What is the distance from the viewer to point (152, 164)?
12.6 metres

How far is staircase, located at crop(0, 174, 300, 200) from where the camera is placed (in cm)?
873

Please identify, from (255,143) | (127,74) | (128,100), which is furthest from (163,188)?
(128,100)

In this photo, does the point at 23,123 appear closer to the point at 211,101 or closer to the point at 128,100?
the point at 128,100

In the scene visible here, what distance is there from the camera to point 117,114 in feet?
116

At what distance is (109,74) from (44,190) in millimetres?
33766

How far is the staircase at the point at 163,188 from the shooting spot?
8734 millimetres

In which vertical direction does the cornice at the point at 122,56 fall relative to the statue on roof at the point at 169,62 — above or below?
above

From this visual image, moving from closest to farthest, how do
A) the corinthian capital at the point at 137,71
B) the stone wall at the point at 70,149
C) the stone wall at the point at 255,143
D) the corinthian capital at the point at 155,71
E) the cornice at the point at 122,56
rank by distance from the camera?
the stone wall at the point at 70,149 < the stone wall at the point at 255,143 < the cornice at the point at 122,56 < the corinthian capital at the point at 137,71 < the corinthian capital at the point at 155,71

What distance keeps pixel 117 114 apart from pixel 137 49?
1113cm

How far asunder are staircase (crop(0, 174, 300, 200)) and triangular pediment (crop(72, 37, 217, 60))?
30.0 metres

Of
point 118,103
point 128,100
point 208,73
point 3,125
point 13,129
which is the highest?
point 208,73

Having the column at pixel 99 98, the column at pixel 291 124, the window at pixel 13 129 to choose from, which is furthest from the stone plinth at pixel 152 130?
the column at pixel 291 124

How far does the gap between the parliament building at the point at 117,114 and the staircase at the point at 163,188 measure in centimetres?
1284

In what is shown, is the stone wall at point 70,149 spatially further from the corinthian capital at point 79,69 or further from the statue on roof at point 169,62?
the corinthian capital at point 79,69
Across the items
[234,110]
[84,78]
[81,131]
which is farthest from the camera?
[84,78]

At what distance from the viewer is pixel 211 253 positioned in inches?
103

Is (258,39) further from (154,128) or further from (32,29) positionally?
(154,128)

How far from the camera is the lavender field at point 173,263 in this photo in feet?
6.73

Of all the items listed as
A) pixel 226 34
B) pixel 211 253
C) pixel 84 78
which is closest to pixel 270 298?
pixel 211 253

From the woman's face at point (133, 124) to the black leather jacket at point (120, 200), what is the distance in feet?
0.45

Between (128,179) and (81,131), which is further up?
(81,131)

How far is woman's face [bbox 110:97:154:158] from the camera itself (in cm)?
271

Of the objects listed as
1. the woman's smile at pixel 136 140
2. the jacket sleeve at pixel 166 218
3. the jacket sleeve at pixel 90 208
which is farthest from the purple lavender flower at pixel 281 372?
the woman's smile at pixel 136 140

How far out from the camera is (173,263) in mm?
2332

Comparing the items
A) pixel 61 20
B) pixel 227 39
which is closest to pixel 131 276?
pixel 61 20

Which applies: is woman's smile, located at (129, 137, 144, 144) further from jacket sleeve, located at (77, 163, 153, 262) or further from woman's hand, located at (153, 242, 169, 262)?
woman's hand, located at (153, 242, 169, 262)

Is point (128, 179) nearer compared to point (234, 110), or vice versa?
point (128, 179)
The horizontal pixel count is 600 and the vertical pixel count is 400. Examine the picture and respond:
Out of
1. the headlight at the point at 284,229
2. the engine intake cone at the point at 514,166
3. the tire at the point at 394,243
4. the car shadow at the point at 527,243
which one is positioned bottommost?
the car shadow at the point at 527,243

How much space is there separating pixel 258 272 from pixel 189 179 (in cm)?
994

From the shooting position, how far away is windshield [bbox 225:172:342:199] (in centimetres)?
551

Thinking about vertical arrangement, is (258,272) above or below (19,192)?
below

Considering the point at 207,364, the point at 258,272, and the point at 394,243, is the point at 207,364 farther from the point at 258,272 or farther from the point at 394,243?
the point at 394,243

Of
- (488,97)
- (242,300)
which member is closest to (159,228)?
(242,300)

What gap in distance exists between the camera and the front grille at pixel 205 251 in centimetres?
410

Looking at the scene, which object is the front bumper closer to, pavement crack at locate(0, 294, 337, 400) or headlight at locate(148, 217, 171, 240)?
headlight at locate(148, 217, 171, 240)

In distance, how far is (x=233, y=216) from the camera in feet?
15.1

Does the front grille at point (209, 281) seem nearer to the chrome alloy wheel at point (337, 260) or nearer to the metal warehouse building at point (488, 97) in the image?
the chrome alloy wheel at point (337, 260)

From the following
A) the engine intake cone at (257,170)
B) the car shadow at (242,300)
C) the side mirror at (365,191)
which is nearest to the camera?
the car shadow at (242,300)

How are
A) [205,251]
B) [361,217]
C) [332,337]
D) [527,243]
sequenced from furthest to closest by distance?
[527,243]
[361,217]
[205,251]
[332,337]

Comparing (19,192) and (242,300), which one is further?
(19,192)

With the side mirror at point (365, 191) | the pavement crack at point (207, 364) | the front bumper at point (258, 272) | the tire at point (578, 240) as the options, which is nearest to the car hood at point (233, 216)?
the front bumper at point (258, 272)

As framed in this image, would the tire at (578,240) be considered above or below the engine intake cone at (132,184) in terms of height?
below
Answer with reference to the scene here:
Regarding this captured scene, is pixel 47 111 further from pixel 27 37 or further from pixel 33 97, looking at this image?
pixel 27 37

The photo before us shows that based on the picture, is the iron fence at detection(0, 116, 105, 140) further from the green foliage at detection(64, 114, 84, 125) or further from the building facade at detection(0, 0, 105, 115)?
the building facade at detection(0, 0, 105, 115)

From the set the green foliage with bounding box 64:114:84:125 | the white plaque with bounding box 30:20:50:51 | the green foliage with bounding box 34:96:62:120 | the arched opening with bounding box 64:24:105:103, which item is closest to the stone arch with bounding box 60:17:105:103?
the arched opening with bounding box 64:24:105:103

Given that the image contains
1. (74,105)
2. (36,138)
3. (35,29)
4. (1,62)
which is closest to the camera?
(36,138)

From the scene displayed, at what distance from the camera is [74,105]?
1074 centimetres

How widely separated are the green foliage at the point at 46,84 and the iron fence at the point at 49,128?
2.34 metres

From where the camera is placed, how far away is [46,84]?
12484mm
·····
** Exercise task **
Reproduce each line of the material above precisely.

** Answer to the task **
What is the distance from the viewer to point (152, 164)?
12.6 metres

How far is staircase, located at crop(0, 174, 300, 200) from where the camera is placed (in cm)?
873

Please identify, from (255,143) | (127,74) | (128,100), which is furthest from (163,188)?
(128,100)

In this photo, does the point at 23,123 appear closer to the point at 211,101 or closer to the point at 128,100?
the point at 128,100

In the scene visible here, what distance is there from the camera to point 117,114 in feet?
116

At what distance is (109,74) from (44,190) in millimetres?
33766

How far is the staircase at the point at 163,188 from the shooting spot?
8734 millimetres

In which vertical direction does the cornice at the point at 122,56 fall relative to the statue on roof at the point at 169,62 — above or below?
above

From this visual image, moving from closest to farthest, how do
A) the corinthian capital at the point at 137,71
B) the stone wall at the point at 70,149
C) the stone wall at the point at 255,143
D) the corinthian capital at the point at 155,71
E) the cornice at the point at 122,56
rank by distance from the camera?
the stone wall at the point at 70,149 < the stone wall at the point at 255,143 < the cornice at the point at 122,56 < the corinthian capital at the point at 137,71 < the corinthian capital at the point at 155,71

What distance keeps pixel 117 114 apart from pixel 137 49?
1113cm

How far asunder are staircase (crop(0, 174, 300, 200)) and triangular pediment (crop(72, 37, 217, 60))?
30.0 metres

Of
point 118,103
point 128,100
point 208,73
point 3,125
point 13,129
which is the highest?
point 208,73

Having the column at pixel 99 98, the column at pixel 291 124, the window at pixel 13 129 to choose from, which is furthest from the stone plinth at pixel 152 130?
the column at pixel 291 124

How far does the gap between the parliament building at the point at 117,114 and the staircase at the point at 163,188 measure in centimetres?
1284

In what is shown, is the stone wall at point 70,149 spatially further from the corinthian capital at point 79,69 or further from the statue on roof at point 169,62?
the corinthian capital at point 79,69
Across the items
[234,110]
[84,78]
[81,131]
which is farthest from the camera?
[84,78]

At what distance from the viewer is pixel 211 253 positioned in inches?
103

Is (258,39) further from (154,128) or further from (32,29) positionally?
(154,128)

How far from the camera is the lavender field at point 173,263 in this photo in feet?
6.73

Of all the items listed as
A) pixel 226 34
B) pixel 211 253
C) pixel 84 78
which is closest to pixel 270 298?
pixel 211 253

From the woman's face at point (133, 124) to the black leather jacket at point (120, 200), what is the distance in feet?
0.45

Between (128,179) and (81,131), which is further up?
(81,131)

How far is woman's face [bbox 110:97:154:158] from the camera itself (in cm)?
271

Of the objects listed as
1. the woman's smile at pixel 136 140
2. the jacket sleeve at pixel 166 218
3. the jacket sleeve at pixel 90 208
which is farthest from the purple lavender flower at pixel 281 372?
the woman's smile at pixel 136 140

How far out from the camera is (173,263) in mm?
2332

Comparing the items
A) pixel 61 20
B) pixel 227 39
which is closest to pixel 131 276?
pixel 61 20

Which applies: is woman's smile, located at (129, 137, 144, 144) further from jacket sleeve, located at (77, 163, 153, 262) or further from woman's hand, located at (153, 242, 169, 262)?
woman's hand, located at (153, 242, 169, 262)

Is point (128, 179) nearer compared to point (234, 110), or vice versa?
point (128, 179)
The horizontal pixel count is 600 and the vertical pixel count is 400. Examine the picture and respond:
Out of
1. the headlight at the point at 284,229
2. the engine intake cone at the point at 514,166
3. the tire at the point at 394,243
4. the car shadow at the point at 527,243
which one is positioned bottommost?
the car shadow at the point at 527,243

How much space is there separating pixel 258 272 from pixel 189 179 (in cm)?
994

From the shooting position, how far away is windshield [bbox 225:172:342:199] (in centimetres)?
551

Thinking about vertical arrangement, is (258,272) above or below (19,192)?
below

Considering the point at 207,364, the point at 258,272, and the point at 394,243, is the point at 207,364 farther from the point at 258,272 or farther from the point at 394,243?
the point at 394,243

Of
- (488,97)
- (242,300)
which member is closest to (159,228)?
(242,300)

What gap in distance exists between the camera and the front grille at pixel 205 251 in centimetres?
410

Looking at the scene, which object is the front bumper closer to, pavement crack at locate(0, 294, 337, 400) or headlight at locate(148, 217, 171, 240)?
headlight at locate(148, 217, 171, 240)

In distance, how far is (x=233, y=216) from the camera in feet?
15.1

Does the front grille at point (209, 281) seem nearer to the chrome alloy wheel at point (337, 260) or nearer to the metal warehouse building at point (488, 97) in the image?
the chrome alloy wheel at point (337, 260)

From the following
A) the engine intake cone at (257,170)
B) the car shadow at (242,300)
C) the side mirror at (365,191)
which is nearest to the camera?
the car shadow at (242,300)

How are
A) [205,251]
B) [361,217]
C) [332,337]
D) [527,243]
sequenced from furthest to closest by distance?
[527,243]
[361,217]
[205,251]
[332,337]

Comparing (19,192) and (242,300), which one is further?
(19,192)

With the side mirror at point (365, 191) | the pavement crack at point (207, 364) | the front bumper at point (258, 272) | the tire at point (578, 240) as the options, which is nearest to the car hood at point (233, 216)?
the front bumper at point (258, 272)

As framed in this image, would the tire at (578,240) be considered above or below the engine intake cone at (132,184) in terms of height?
below
Answer with reference to the scene here:
Regarding this captured scene, is pixel 47 111 further from pixel 27 37 or further from pixel 33 97, looking at this image?
pixel 27 37

The photo before us shows that based on the picture, is the iron fence at detection(0, 116, 105, 140) further from the green foliage at detection(64, 114, 84, 125) or further from the building facade at detection(0, 0, 105, 115)?
the building facade at detection(0, 0, 105, 115)

From the set the green foliage with bounding box 64:114:84:125 | the white plaque with bounding box 30:20:50:51 | the green foliage with bounding box 34:96:62:120 | the arched opening with bounding box 64:24:105:103, which item is closest to the stone arch with bounding box 60:17:105:103?
the arched opening with bounding box 64:24:105:103

Given that the image contains
1. (74,105)
2. (36,138)
3. (35,29)
4. (1,62)
which is closest to the camera?
(36,138)

From the scene displayed, at what distance from the camera is [74,105]?
1074 centimetres

How widely separated are the green foliage at the point at 46,84 and the iron fence at the point at 49,128?
2.34 metres

From where the camera is placed, how far away is [46,84]?
12484mm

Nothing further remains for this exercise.